John rowed a little harder to keep up against the tide.
“Now, for instance,” said Roger, “You’d be jolly glad if we had one.”
There was nothing to be said to that.
“What’s written on that buoy?” said Titty.
John glanced over his shoulder, and pulled harder to have a look. Close to them a black mooring buoy with green letters on it swung in the tide.
“Goblin,” said Roger. “Funny name for a boat. I wonder where she is.”
“There’s a boat coming up the river now,” said John, “but she may be going right up to Ipswich. . .”
“Her sails are a lovely colour,” said Titty.
A little white cutter with red sails was coming in towards the moored boats. Someone was busy on her foredeck. As they watched, they saw the tall red mainsail crumple and fall in great folds on the top of the cabin.
“There’s no one at the tiller,” said John.
“I say,” said Roger. “Is he all alone?”
“He’s gone back to it now,” said Titty. “He’s heading straight for us.”
“I bet this is his buoy,” said Roger.
“Look out, John!” cried Susan. “We’ll be right in the way.”
AMONG THE MOORED YACHTS
John pulled clear of the buoy, and watched, paddling gently so as not to drift down river. More and more slowly the little cutter came towards them. Staysail and mainsail were down. Only the jib was pulling, out on the bowsprit end. It certainly looked as if there were no one aboard except that big young man, whose shoulders were so broad that no one who had not seen his face would have guessed that he had only just left school to go to college. He was standing up, steering with a foot on the tiller, with his eyes on the buoy ahead of him. Suddenly, when he was still a few yards from it, they saw him stoop and then run forward along the side deck. The jib was flapping. The young man had grabbed the boathook and was waiting, ready to reach down and catch the buoy.
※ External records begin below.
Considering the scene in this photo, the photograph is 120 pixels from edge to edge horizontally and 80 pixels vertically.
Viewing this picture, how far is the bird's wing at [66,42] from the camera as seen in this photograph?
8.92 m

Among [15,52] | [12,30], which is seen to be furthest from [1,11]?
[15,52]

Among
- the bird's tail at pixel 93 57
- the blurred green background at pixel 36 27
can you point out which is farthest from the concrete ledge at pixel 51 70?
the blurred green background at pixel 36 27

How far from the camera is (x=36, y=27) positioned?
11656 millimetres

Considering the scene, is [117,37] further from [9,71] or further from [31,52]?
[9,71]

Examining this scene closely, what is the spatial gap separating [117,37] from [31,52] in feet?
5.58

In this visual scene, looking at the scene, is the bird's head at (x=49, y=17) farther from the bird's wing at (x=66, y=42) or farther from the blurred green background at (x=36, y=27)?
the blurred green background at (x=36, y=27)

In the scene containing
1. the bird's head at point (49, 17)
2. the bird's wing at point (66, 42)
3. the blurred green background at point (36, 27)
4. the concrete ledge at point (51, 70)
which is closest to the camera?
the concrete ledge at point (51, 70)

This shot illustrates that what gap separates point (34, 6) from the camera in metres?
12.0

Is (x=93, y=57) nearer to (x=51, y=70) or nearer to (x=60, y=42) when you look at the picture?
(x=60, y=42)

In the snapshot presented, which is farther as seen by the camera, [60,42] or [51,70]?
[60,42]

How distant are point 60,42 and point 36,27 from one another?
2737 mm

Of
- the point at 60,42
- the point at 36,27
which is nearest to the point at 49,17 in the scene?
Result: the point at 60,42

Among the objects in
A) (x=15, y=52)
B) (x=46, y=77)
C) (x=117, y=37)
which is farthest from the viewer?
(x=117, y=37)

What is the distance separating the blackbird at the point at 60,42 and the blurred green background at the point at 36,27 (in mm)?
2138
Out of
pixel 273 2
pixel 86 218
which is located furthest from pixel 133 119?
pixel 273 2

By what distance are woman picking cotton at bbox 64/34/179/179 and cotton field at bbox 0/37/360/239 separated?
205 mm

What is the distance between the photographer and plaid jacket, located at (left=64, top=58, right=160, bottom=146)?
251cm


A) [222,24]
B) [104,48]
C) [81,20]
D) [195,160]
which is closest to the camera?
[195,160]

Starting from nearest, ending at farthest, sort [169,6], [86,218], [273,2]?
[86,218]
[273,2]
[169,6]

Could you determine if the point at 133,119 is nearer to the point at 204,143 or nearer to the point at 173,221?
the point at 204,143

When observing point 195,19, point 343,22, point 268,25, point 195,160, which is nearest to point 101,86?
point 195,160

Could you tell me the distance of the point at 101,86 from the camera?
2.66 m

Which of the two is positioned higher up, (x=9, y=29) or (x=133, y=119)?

“He’ll just do it,” Titty said almost in a whisper.
“Beautifully,” said John.
“Oh,” gasped Titty. “He can’t reach it.”
Perhaps the ebb pouring out of the river was stronger than the skipper had thought. The wind had dropped. Under jib alone the little cutter had been moving very slowly. Now, with the jib flapping loose, she lost her way. Just as the young man reached down with his boathook she stopped moving. He made a desperate lunge for the buoy but the boathook was an inch too short. He tried again and missed it by a foot. Already the tide was sweeping her back.
“That’s done it!”
He was looking quickly round. There were moored yachts on all sides. He grabbed at his jib, but must have seen in a moment that he could not get his ship moving fast enough to save her from drifting down on a big black boat lying astern.
“Hi! You!” he shouted. “Can you catch a rope and make it fast to that buoy?”
“Aye, aye, Sir,” shouted John.
“Sit DOWN, Roger,” cried Susan.
“Duck your heads,” said John.
A coiled rope was flying through the air, uncoiling as it flew. John caught it and gave the end to Roger. Three quick strokes brought their dinghy alongside the buoy, which had a rope becket on the top of it.
“Shove it through,” said John urgently. . . “A lot of it, and give me the end.”